• [What the task asks]
An exact copy of every entry is needed here; the images stay out.

• [Dataset entries]
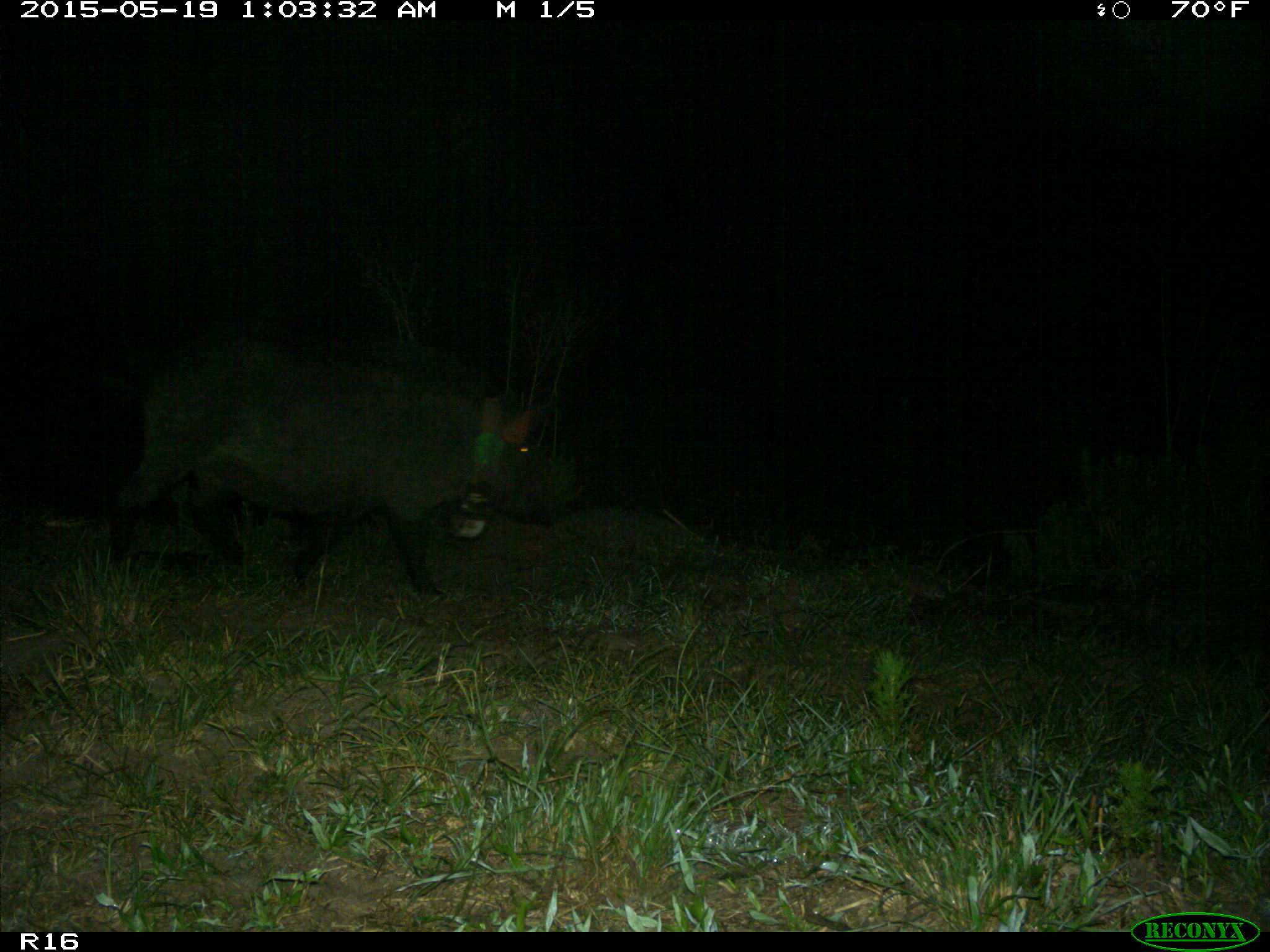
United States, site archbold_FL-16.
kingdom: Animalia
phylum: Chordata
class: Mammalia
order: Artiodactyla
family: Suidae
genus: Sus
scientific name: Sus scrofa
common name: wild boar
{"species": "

• [Answer box]
United States, site archbold_FL-16.
kingdom: Animalia
phylum: Chordata
class: Mammalia
order: Artiodactyla
family: Suidae
genus: Sus
scientific name: Sus scrofa
common name: wild boar
{"species": "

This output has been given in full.